» Vorliegender Auszug
----------
Der Kanton wurde definitiv 1803 gegründet, von einem der Müller hiess (Karl Müller-Friedberg) und «auch noch so aussah», so der Kabarettist. Zur gleichen Zeit, da der Kantonsgründer Anfang November 1803 über Neuenburg und Pontarlier nach Paris reiste und dabei gleich hinter der Schweizer Grenze am Fort de Joux vorbeifahren musste, sass in jenem Schloss in einer kalten Zelle der schwarze haitianische Revolutionär Toussaint Louverture. Er war Gefangener von Napoleon Bonaparte. Und hier stirbt, was woanders anfängt. Der Revolutionär - schwarz - findet seinen Tod; der Kanton - weiss - seine Geburt. Haiti wird unabhängig. Doch was verbindet Haiti und St. Gallen ausser der Jahreszahl 1803? Hans Fässler löst es in seinem rund 90-minütigen Programm auf. Auch 600 Schweizer Soldaten hatten für die Wiedereinführung der Sklaverei auf Haiti gekämpft. Einige von ihnen, waren St. Galler. So zum Beispiel Jean-Baptiste Gächter, der aber schon auf der Überfahrt nach Haiti seinen Tod fand

Fordernde Rollenwechsel

Der 1954 in St. Gallen geborene Fässler, selbst Historiker, wühlt die Geschichtenkiste mächtig durcheinander. Er wirbelt mit Assoziativem rund um den Globus, um es in der friedlichen, rechtsoben angebrachten Landesecke abzulegen. Historische Grössen wie etwa Johannes Künzle, Fürstabt Pankraz, Jean-Jacques Dessalines und Napoleon Bonaparte tauchen auf und fordern vom Zuschauer, sich immer wieder neu zu orientieren. Mal ist der Kabarettist Fernsehmoderator, dann Nachrichtensprecher, darauf Reporter, dann Politiker, gitarrespielender Chansonnier, Anwalt, Lehrer, Volkskundler oder Literaturkritiker. Immer hat er was zu erläutern und auszuführen. Immer ist er überzeugt von der Wahrhaftigkeit des Gesagten. Mit Dutzenden von Hellraumprojektor-Folien unterstützt er den Gehalt seines Vortrages. Man nimmt ihm seinen Rollenwechsel ab, bevor man weiss, wo er einem hinführt.
----------
Führe den Text über Hans Fässlers Kabarettprogramm zu St. Gallen und Haiti fort, und zwar im Anschluss an seinen letzten Satz. Das Material spielt hierfür keine Rolle.

» Datenauszug
----------
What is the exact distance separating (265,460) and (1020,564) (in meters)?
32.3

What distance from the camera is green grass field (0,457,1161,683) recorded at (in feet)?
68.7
----------
» Lösung der Übung
Durchzappen

Das Programm wirkt bisweilen wie ein Gezappe auf dem Fernsehbildschirm: Aus willkürlich zusammengesetzten Fetzen wird ein vermeintlich Ganzes. Im Programmtext beschwichtigt der St. Galler den Verwirrten: «Sollten Sie im Kabarettprogramm einmal einen Zusammenhang, ein Detail, einen Querverweis nicht aufs Erste verstehen - trösten Sie sich: Mir geht es schon seit drei Jahren so.» Fest steht: Bonaparte ist trotz Werbung mit Schwarzem kein Catering-Service der Migros und die Kathedrale hebt trotz abweisender Ratschläge des Satire-Volkskundler «mit unerträglicher Leichtigkeit» ab. Wir zappen durch das Jahr 2003. Geschichtskunde ist Lebenskunde.